Bei Lebensgefahr und alternativloser Behandlung spielt die Kostenhöhe keine Rolle
Das Sozialgericht Bremen bestätigte die Einschätzung im Verfahren des vorläufigen Rechtsschutzes und verurteilte die Krankenkasse zur Zahlung (§ 18 Abs.1 S.1, Abs.2 i.V.m. § 2 Abs.1, Abs.1a SGB V). Den Argumenten der Krankenkasse begegnet das SG Bremen wie folgt:
- Das Krankenversicherungsrecht kennt keine kostenmäßige Beschränkung. Im Übrigen würde eine Herz-Lungen-Transplantation ähnlich viel kosten wie die Behandlung in Philadelphia.
- Die fehlenden Studien sind irrelevant, es reicht die entfernte Aussicht auf Heilung.
- Der Verweis auf die Transplantation ist wegen der damit verbundenen Unsicherheiten und Risiken unzumutbar, solange es die alternative Behandlungsmethode gibt. Das Ermessen der Krankenkasse ist in diesem Fall auf Null reduziert.
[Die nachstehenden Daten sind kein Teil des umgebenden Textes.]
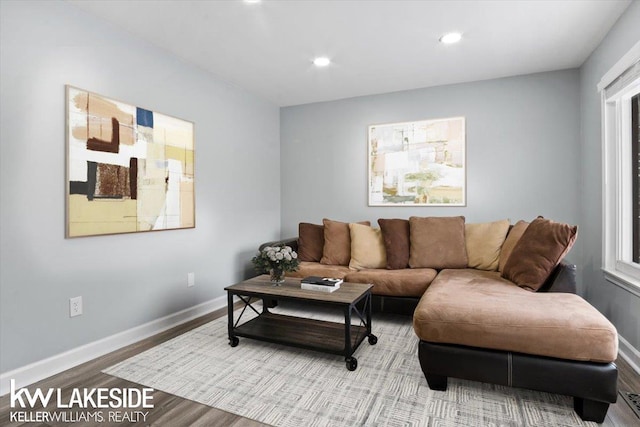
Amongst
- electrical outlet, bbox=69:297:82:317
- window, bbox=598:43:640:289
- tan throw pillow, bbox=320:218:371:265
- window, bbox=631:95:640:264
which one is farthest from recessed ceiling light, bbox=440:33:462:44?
electrical outlet, bbox=69:297:82:317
- Die Verfristung hatte die Kasse selbst provoziert, weil es ihren Bescheid als vorläufig bezeichnete und noch umfangreiche Gutachten danach einholte. Die Berufung hierauf war daher treuwidrig.
Die Krankenkasse hat Berufung gegen das Urteil eingelegt.
(SG Bremen, Urteil v. 23.10.2018, S 8 KR 263/17).